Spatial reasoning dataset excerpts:
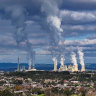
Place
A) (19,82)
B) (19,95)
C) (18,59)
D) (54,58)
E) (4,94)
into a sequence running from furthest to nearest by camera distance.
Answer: (18,59) → (54,58) → (19,82) → (19,95) → (4,94)

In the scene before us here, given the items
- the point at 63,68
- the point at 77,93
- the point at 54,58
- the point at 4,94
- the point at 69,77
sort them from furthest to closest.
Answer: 1. the point at 63,68
2. the point at 54,58
3. the point at 69,77
4. the point at 77,93
5. the point at 4,94

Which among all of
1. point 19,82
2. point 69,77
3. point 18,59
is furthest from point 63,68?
point 19,82

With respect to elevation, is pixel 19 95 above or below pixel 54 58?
below

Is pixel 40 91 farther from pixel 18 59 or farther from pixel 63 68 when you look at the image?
pixel 18 59

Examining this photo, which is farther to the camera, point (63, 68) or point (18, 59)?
point (18, 59)

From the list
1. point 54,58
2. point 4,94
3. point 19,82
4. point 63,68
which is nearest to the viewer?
point 4,94

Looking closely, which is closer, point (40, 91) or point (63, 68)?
point (40, 91)

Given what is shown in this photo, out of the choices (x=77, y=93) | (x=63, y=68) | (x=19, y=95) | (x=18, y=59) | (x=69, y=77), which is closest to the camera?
(x=19, y=95)

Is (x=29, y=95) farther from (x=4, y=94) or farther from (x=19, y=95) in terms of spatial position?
(x=4, y=94)

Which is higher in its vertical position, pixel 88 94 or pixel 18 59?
pixel 18 59

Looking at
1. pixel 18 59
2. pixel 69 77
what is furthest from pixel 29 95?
pixel 18 59
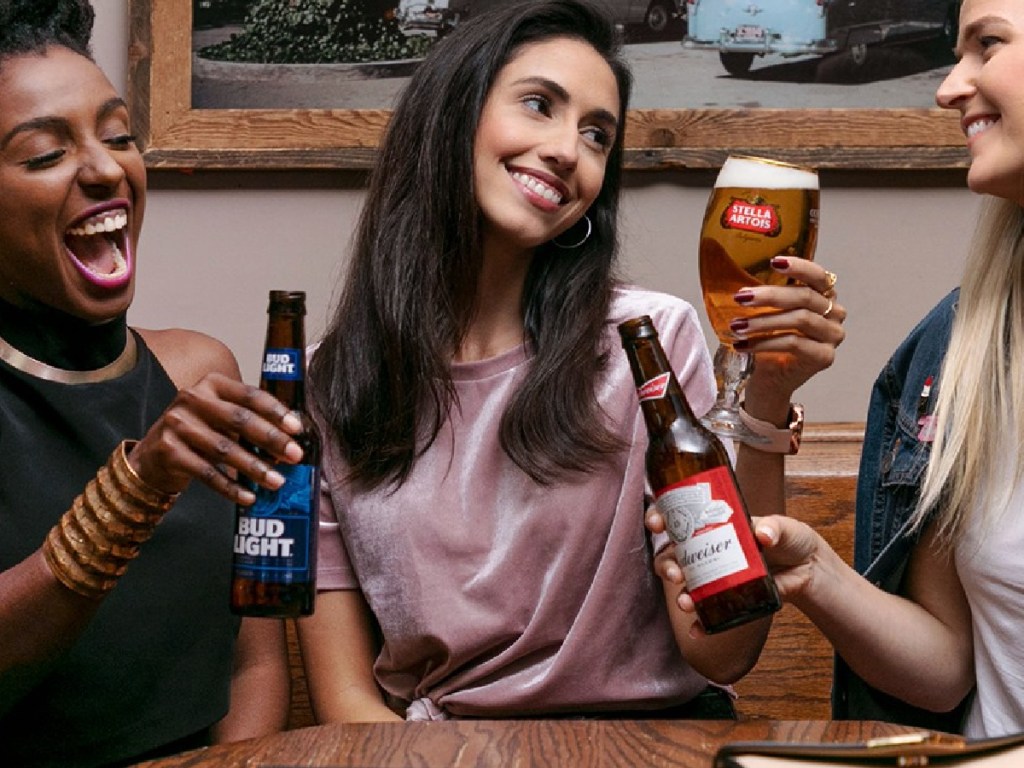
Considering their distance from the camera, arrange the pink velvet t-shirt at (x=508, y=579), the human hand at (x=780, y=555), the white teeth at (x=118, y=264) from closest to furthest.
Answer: the human hand at (x=780, y=555), the white teeth at (x=118, y=264), the pink velvet t-shirt at (x=508, y=579)

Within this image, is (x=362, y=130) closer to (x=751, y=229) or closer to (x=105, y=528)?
(x=751, y=229)

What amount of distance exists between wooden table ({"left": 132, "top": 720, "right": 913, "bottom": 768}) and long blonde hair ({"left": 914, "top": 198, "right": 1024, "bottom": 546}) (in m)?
0.36

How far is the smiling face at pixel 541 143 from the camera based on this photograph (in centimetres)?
170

*WHAT YOU ARE ASKED TO DO*
Generate a word-for-word copy of the preceding records, excluding all pictures.

*OUTPUT OF THE EXERCISE*
Place
A) (19,82)
B) (19,95)
C) (18,59)
D) (54,58)
E) (4,94)
into a sequence running from furthest to nearest by camera distance.
Answer: (18,59) → (54,58) → (19,82) → (19,95) → (4,94)

In the scene before us here, given the items
- the point at 63,68
- the point at 77,93
- the point at 54,58
- the point at 4,94
- the point at 69,77
sort them from furthest to closest.
Answer: 1. the point at 63,68
2. the point at 54,58
3. the point at 69,77
4. the point at 77,93
5. the point at 4,94

Which among all of
1. point 19,82
2. point 69,77
3. point 18,59
is furthest from point 63,68?
point 19,82

With respect to elevation, is pixel 19 95 above or below pixel 54 58?
below

Is pixel 40 91 farther from pixel 18 59 or farther from pixel 63 68 when you look at the image?
pixel 18 59

Examining this photo, which is farther to the camera, point (63, 68) or point (18, 59)?
point (18, 59)

From the list
1. point 54,58
2. point 4,94
3. point 19,82
4. point 63,68
which is nearest to the viewer?
point 4,94

Looking closely, which is closer, point (40, 91) or point (63, 68)?
point (40, 91)

Given what is shown in this photo, out of the choices (x=77, y=93) | (x=63, y=68) | (x=19, y=95) | (x=18, y=59) | (x=69, y=77), which is closest to the camera?
(x=19, y=95)

Is (x=29, y=95) farther from (x=4, y=94) or farther from (x=19, y=95) in terms of spatial position?
(x=4, y=94)

Which is higher in its vertical position, pixel 88 94 or pixel 18 59?
pixel 18 59

Looking at
1. pixel 18 59
2. pixel 69 77
what is furthest from pixel 29 95?
pixel 18 59
Considering their distance from the camera, arrange the pink velvet t-shirt at (x=508, y=579), the human hand at (x=780, y=555), the white teeth at (x=118, y=264) from closest to furthest.
Answer: the human hand at (x=780, y=555), the white teeth at (x=118, y=264), the pink velvet t-shirt at (x=508, y=579)

Within this image, is (x=362, y=130) closer to (x=751, y=229) or closer to (x=105, y=528)?
(x=751, y=229)

What amount of distance exists between wooden table ({"left": 132, "top": 720, "right": 913, "bottom": 768}) and long blonde hair ({"left": 914, "top": 198, "right": 1024, "bottom": 546}) (in m)?
0.36

How far is the smiling face at pixel 541 143 from the camera based on this photograph (in centimetres)?
170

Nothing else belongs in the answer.